■ Task to carry out: Reproduce the entries verbatim; no pictures.

----- Given data -----

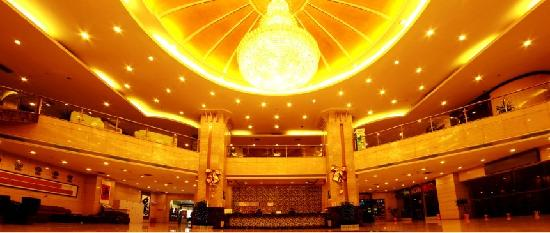 Photo of Horaton Hotel Changsha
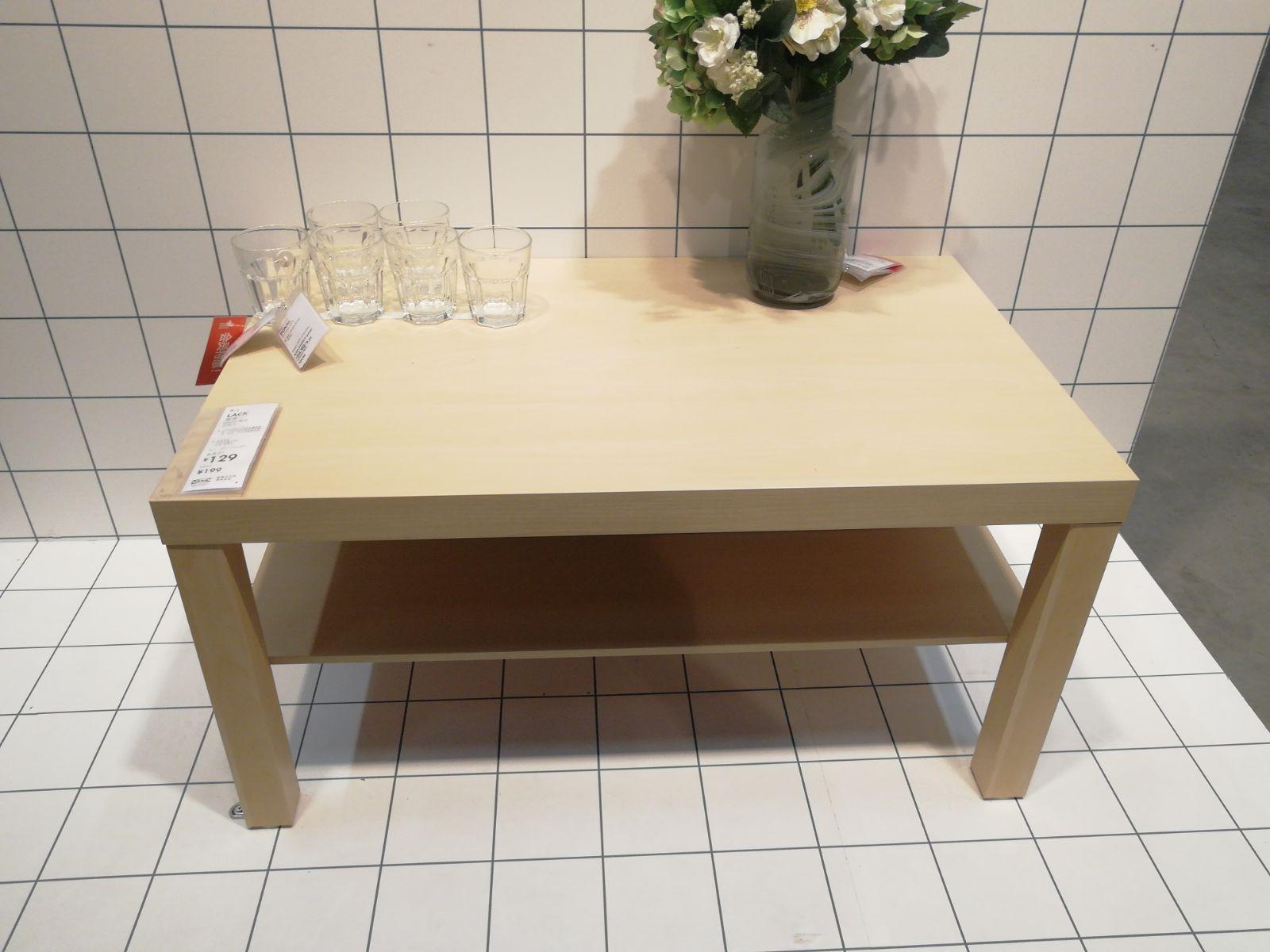 Журнальные столы Артикул 569530235521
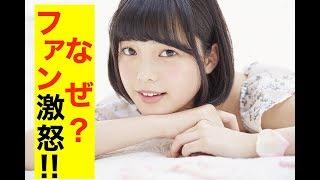 欅坂46 センター平手友梨奈を考えている優しいファンがいるんですね!!...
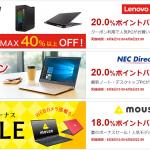 【14時間限定!!】楽天ポイント大量ゲット!!PC買うなら今日がチャンス!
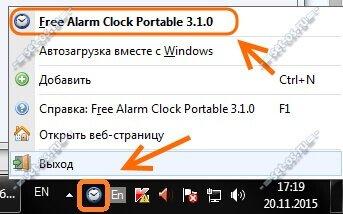 бесплатная программа будильник онлайн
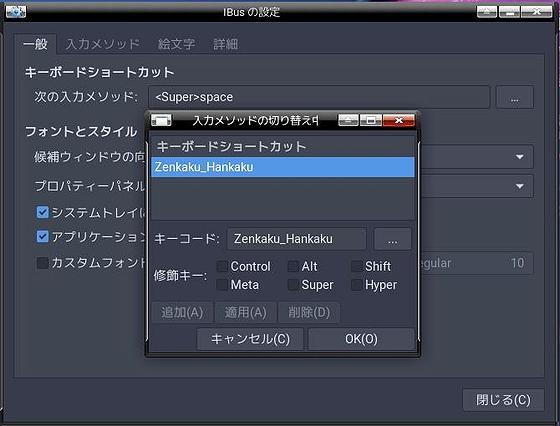 iBus-kkc_Zenkaku-Hankaku.jpg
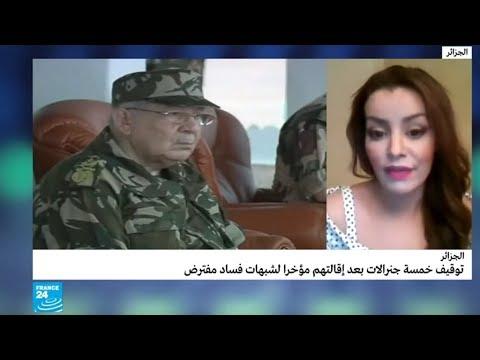 الجزائر: توقيف جنرالات سابقين للتحقيق معهم في شبهات فساد  - نشر قبل 3 ساعة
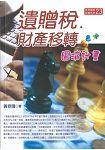遺贈稅.財產移轉圓滿計畫(2017最新版)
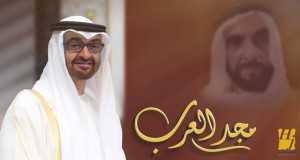Majd Alarab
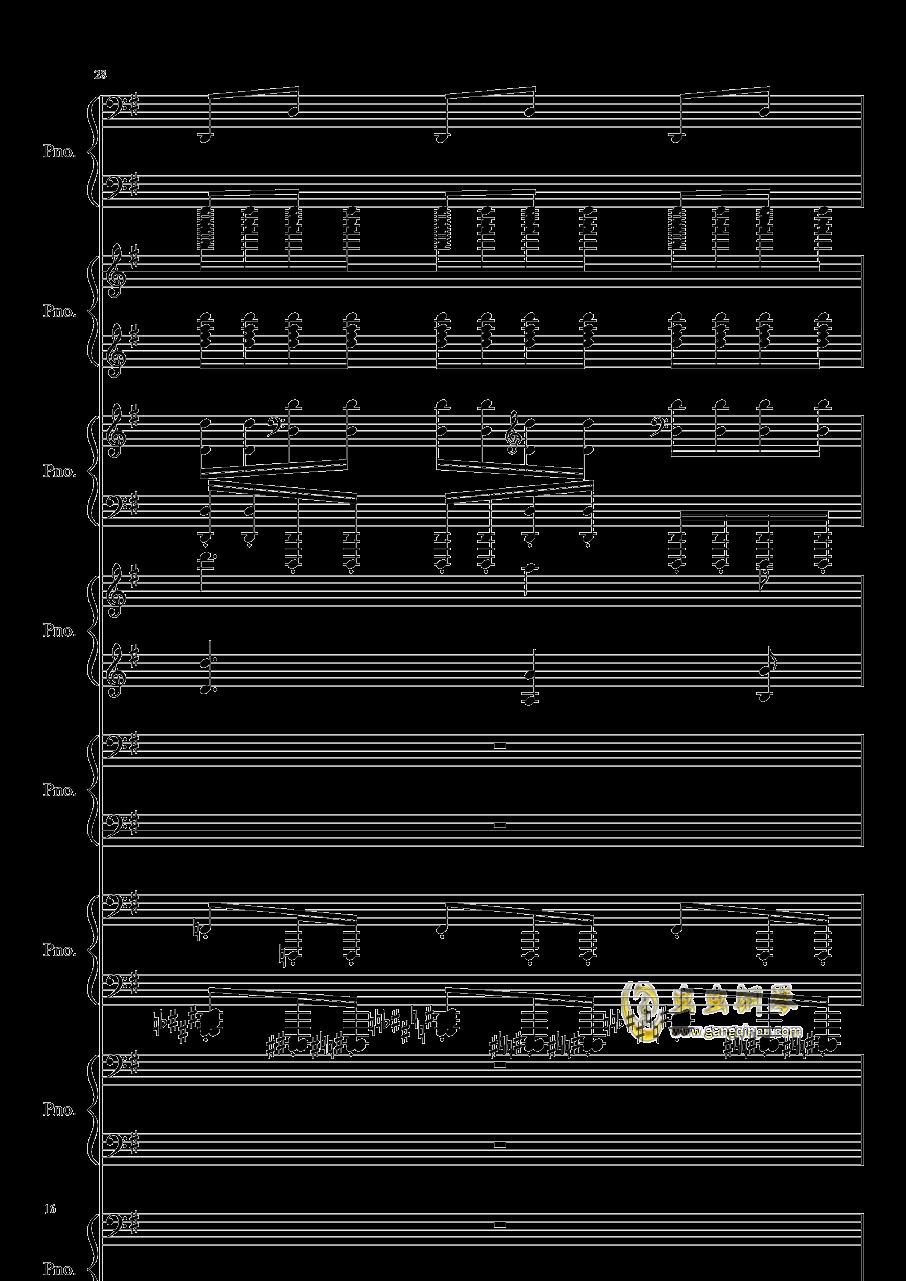 八月钢琴谱 第16页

-----

■ Your response:
 Photo of Horaton Hotel Changsha
 Журнальные столы Артикул 569530235521
 欅坂46 センター平手友梨奈を考えている優しいファンがいるんですね!!...
 【14時間限定!!】楽天ポイント大量ゲット!!PC買うなら今日がチャンス!
 бесплатная программа будильник онлайн
 iBus-kkc_Zenkaku-Hankaku.jpg
 الجزائر: توقيف جنرالات سابقين للتحقيق معهم في شبهات فساد  - نشر قبل 3 ساعة
遺贈稅.財產移轉圓滿計畫(2017最新版)
Majd Alarab
 八月钢琴谱 第16页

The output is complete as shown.